Please restate every entry exactly. Leave out the pictures.
--*--
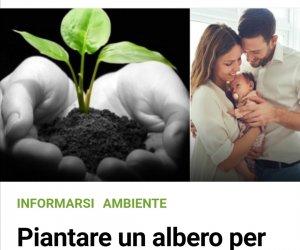 https://www.tp24.it/immagini_articoli/28-02-2021/1614538261-0-marsala-non-applica-la-legge-un-albero-per-ogni-bambino-nato.jpg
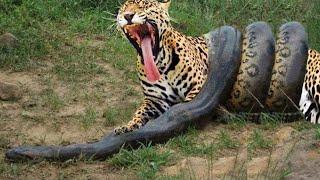 getlinkyoutube.com-Anaconda Gigante VS Onça Pintada - Píton VS Leopardo - LUTA INCRÍVEL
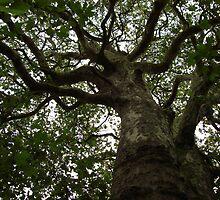 Tree#1 by Rod Craig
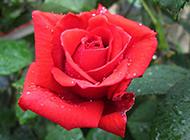 艳丽的雨后红玫瑰图片素材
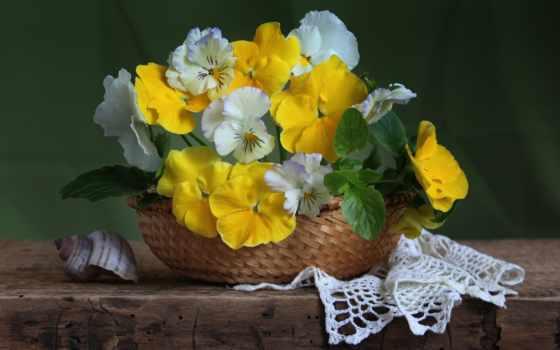 cvety, красивые, bom, dia, комментарий, порою, feliz,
--*--
Response >>
 https://www.tp24.it/immagini_articoli/28-02-2021/1614538261-0-marsala-non-applica-la-legge-un-albero-per-ogni-bambino-nato.jpg
 getlinkyoutube.com-Anaconda Gigante VS Onça Pintada - Píton VS Leopardo - LUTA INCRÍVEL
 Tree#1 by Rod Craig
 艳丽的雨后红玫瑰图片素材
 cvety, красивые, bom, dia, комментарий, порою, feliz,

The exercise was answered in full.